D’autre part, ces acteurs auront l’obligation de répondre à toute « injonction de détection » émise par un juge ou une autorité administrative. Ainsi, les articles 7 à 11 prévoient que, s’il existe « un risque important que le service soit utilisé à des fins d’abus sexuels sur enfants en ligne », les fournisseurs pourront se voir obligés d’installer au cœur même de leur application ou infrastructure des outils leur permettant de scanner les données qui y transitent, afin d’y détecter de potentiels contenus liés aux abus sexuels d’enfants.

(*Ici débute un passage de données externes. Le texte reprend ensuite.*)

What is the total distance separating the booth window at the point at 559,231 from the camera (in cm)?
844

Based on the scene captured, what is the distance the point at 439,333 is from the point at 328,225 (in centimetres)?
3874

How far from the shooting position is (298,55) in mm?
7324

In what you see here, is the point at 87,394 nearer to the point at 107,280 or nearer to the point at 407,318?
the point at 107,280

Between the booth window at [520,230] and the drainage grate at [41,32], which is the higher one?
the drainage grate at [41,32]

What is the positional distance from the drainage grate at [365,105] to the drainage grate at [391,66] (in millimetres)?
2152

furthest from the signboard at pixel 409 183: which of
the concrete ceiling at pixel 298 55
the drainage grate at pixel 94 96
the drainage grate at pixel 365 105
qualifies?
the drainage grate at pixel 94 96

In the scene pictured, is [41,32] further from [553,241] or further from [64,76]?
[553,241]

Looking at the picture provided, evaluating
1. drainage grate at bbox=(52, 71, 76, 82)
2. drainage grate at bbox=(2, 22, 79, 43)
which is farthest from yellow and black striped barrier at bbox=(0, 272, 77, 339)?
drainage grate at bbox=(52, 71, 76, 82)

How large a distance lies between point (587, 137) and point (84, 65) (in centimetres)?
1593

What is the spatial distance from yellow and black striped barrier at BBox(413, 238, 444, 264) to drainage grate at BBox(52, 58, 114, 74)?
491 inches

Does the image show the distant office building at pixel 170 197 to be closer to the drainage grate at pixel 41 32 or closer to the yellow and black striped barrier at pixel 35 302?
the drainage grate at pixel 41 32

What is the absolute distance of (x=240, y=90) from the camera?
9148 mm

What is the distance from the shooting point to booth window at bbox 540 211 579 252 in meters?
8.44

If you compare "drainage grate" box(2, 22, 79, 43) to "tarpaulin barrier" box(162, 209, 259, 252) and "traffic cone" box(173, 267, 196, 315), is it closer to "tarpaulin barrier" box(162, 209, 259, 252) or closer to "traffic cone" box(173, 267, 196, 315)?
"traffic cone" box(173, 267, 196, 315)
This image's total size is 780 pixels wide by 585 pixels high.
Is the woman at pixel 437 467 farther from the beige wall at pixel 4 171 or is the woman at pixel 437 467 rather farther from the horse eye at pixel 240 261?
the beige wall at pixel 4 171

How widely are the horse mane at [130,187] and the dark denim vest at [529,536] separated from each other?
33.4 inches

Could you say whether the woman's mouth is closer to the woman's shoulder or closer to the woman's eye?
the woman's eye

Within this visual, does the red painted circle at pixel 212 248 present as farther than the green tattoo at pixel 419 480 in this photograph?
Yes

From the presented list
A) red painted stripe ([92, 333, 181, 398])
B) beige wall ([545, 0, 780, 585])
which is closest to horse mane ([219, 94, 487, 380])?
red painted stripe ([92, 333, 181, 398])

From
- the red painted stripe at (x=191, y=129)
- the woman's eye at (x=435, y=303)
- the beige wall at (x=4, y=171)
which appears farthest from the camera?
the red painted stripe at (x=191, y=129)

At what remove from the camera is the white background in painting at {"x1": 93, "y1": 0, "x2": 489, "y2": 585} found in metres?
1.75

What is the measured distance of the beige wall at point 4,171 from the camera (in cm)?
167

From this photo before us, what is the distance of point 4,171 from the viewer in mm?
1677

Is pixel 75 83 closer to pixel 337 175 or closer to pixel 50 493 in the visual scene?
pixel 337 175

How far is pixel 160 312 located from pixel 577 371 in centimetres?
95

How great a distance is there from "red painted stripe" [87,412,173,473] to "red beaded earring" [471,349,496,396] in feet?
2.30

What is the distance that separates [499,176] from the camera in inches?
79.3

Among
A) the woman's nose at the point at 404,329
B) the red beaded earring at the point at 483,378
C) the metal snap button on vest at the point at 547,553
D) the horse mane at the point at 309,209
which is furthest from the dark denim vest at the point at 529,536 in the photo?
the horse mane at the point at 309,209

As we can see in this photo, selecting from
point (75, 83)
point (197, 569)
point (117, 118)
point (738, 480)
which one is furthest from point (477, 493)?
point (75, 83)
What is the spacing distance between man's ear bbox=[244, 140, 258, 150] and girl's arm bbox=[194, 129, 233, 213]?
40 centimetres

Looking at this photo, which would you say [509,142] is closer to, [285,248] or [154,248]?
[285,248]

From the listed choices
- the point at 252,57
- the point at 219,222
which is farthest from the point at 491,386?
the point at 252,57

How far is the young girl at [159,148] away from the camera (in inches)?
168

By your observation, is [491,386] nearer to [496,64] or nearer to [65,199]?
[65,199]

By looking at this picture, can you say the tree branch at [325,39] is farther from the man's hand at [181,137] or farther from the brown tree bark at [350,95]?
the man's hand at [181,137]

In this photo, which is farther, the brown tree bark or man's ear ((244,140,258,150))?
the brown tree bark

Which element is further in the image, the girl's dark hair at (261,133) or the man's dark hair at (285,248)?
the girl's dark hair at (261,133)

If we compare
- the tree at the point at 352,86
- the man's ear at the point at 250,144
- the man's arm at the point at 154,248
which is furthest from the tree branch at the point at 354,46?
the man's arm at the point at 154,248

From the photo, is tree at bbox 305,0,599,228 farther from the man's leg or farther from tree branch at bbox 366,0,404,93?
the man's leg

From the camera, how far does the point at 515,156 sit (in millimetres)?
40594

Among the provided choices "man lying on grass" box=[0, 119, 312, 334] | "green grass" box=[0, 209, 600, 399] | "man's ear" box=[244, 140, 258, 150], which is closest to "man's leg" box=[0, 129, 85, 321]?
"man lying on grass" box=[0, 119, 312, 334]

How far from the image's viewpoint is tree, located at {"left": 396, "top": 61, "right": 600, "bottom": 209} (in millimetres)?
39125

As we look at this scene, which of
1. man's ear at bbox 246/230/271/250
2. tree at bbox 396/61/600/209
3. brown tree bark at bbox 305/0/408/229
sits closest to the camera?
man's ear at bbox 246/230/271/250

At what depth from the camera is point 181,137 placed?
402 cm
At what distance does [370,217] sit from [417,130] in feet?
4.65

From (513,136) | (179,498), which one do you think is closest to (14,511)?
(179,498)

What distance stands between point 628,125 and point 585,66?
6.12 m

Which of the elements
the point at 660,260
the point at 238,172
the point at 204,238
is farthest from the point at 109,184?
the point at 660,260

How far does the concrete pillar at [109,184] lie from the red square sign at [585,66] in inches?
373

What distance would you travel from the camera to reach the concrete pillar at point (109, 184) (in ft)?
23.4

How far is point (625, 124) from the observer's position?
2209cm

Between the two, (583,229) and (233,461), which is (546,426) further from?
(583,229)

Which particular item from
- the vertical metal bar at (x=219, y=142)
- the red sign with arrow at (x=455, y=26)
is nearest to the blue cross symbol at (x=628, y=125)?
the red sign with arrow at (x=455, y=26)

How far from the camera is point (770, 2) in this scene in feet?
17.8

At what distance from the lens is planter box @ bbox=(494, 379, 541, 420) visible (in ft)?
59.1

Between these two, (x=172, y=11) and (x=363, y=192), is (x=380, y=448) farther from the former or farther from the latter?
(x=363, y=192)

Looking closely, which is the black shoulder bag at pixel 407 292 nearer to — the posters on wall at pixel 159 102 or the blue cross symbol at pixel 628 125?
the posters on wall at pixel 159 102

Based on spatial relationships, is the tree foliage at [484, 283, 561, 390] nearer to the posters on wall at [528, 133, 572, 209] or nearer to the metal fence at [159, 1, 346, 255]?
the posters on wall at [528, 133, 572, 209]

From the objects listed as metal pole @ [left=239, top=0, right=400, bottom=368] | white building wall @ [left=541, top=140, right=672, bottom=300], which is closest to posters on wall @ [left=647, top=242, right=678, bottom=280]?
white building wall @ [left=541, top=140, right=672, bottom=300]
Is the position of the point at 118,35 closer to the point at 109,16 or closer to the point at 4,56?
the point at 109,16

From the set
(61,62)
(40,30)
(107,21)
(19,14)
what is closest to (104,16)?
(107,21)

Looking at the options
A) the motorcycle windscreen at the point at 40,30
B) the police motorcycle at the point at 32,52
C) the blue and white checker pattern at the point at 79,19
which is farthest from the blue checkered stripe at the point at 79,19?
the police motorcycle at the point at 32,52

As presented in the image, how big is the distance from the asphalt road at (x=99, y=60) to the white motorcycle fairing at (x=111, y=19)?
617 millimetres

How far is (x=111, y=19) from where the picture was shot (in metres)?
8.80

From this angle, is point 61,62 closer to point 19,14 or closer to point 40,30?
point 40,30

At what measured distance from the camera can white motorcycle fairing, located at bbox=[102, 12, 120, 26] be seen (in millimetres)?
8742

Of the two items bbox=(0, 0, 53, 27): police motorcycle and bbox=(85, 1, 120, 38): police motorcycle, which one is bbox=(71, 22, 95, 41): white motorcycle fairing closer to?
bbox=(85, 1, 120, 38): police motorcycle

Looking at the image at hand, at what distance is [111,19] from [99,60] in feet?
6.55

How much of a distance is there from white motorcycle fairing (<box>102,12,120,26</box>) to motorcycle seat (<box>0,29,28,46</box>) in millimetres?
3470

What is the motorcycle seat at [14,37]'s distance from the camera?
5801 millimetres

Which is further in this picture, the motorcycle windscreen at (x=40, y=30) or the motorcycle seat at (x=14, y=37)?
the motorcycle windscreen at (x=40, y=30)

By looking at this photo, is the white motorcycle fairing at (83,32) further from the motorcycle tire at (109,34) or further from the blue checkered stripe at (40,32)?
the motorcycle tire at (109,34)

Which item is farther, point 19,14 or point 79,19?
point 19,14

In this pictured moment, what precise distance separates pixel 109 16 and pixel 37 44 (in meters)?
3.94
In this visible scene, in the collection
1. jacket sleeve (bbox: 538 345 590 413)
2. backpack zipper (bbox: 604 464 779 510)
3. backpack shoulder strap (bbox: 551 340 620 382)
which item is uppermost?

Plus précisément les fournisseurs devront repérer trois types de données :

  • Des contenus « connus » c’est-à-dire des images ou des vidéos déjà répertoriées par les autorités comme liées à de la pédopornographie ou des abus sexuels d’enfants.
  • Des contenus « inconnus » c’est-à-dire des photos ou vidéos susceptibles de constituer de la pédopornographie, mais qui n’auraient pas été identifiées comme telles. Pour trouver ces contenus, les services devront utiliser des outils fondés sur de l’intelligence artificielle qui identifieront des corrélations entre les contenus partagés et des indicateurs prédéfinis (par exemple de la peau nue).
  • Des activités consistant à solliciter des enfants (appelé « pédopiégeage »). Il s’agit de détecter des comportements « types » de personnes qui rentrent en contact avec des enfants, à nouveau à partir de modèles statistiques et probabilistes fondés sur de l’intelligence artificielle.

Concrètement, il s’agira de mettre en œuvre une technique de « client side scanning » (littéralement « analyse côté client »), c’est-à-dire analyser directement sur les appareils des utilisateur·ices les données qui y transitent. Lorsqu’un internaute enverra un message ou postera une publication via un des services concernés par une injonction, ce contenu sera analysé avant envoi. Plus précisément, ce sont des « hash », c’est-à-dire des empreintes numériques liées aux images, qui seront examinées. Ce hash sera alors comparé à une base de données déjà constituée de contenus relatifs à des abus sexuels d’enfants. Si le hash correspond avec une photo de la base, une alerte est déclenchée. Dans le cas contraire, cela signifie que le contenu doit être qualifié d’« inconnu » et un outil d’analyse supplémentaire vérifiera alors s’il existe des corrélations ou similitudes avec des contenus d’abus sexuels pour déclencher une alerte le cas échéant.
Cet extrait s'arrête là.